Monsiváis se formó simultáneamente como intelectual y como militante. Su primera expresión de protesta, a los 16 años, consistió en concurrir a un mitin antiimperialista, en que se denunciaba la injerencia norteamericana en el golpe militar que derribó del poder en Guatemala a Jacobo Arbenz. Al mismo tiempo escribía ya. Examinaba con hondura sorprendente los libros que leía, lecturas insólitas para su medio y su tiempo. En muchos sentidos, aunque fuera alumno fallido y nunca ejerciera allí el magisterio formal, Monsiváis fue un hijo, una hechura de la Universidad Nacional. Cursó en ella estudios de economía y de filosofía y letras, y desplegó sus primeras incursiones literarias bajo el cobijo de la difusión cultural universitaria. La revista Medio Siglo, dirigida en aquel momento por Sergio García Ramírez, su amigo hasta el fin de sus días, era una iniciativa estudiantil, pero apoyada por las autoridades de la Universidad.

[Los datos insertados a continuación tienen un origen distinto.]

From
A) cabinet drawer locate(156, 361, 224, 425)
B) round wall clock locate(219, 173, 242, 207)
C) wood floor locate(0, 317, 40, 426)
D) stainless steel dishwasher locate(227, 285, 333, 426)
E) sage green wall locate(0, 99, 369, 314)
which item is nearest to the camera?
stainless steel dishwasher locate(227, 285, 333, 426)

En Radio UNAM, igualmente, hizo historia su participación en El cine y la crítica, una emisión dirigida por Nancy Cárdenas cuyo título era fielmente cumplido: se hablaba, sí, de cine, pero también y sobre todo se ejercía la crítica social, la crítica política, la disección de los personajes del escenario nacional, que fue una de las tareas en que Monsiváis nunca cejó.
Ha dicho Horacio Franco, el gran flautista, presente en el funeral de Monsiváis, que si bien Carlos no salió del clóset fue central en la defensa de los derechos de los gay. Pienso que Monsiváis no tuvo necesidad de salir del clóset porque nunca estuvo dentro, porque con la discreción con que vivió su vida personal no hizo proclama alguna de su preferencia de género. Si nunca ocultó sus convicciones políticas no tenía por qué hacerlo en la elección de otros modos de vivir su vida.
Monsiváis fue pionero en la valoración de las culturas populares y la cultura de masas. Aquellas resultan de las vivencias de la gente, que prolonga tradiciones que le han sido legadas, o asume nuevas formas de relación. La cultura de masas es impuesta por los medios electrónicos y los intereses financieros que los hacen posibles. Monsiváis desentrañó esos fenómenos con sabia penetración de sociólogo y porque, como lo reivindicó Elena Poniatowska a la hora de su muerte, era un pensador.
Octavio Paz, con quien riñó y se amistó, quiso disminuirlo al decir que Monsiváis no tenía ideas sino ocurrencias. El poeta erró al no entender que Carlos era generador al mismo tiempo de ideas y de ocurrencias. Mente chispeante la suya, veloz y mordaz, producía un destello de luz que después se volvía fluido permanente, que vertía en sus libros, en sus conferencias, en sus conversaciones. Amén de extender a todos su propia libertad, Monsiváis quiso que sus saberes, vastos y profundos, fueran el saber de todos.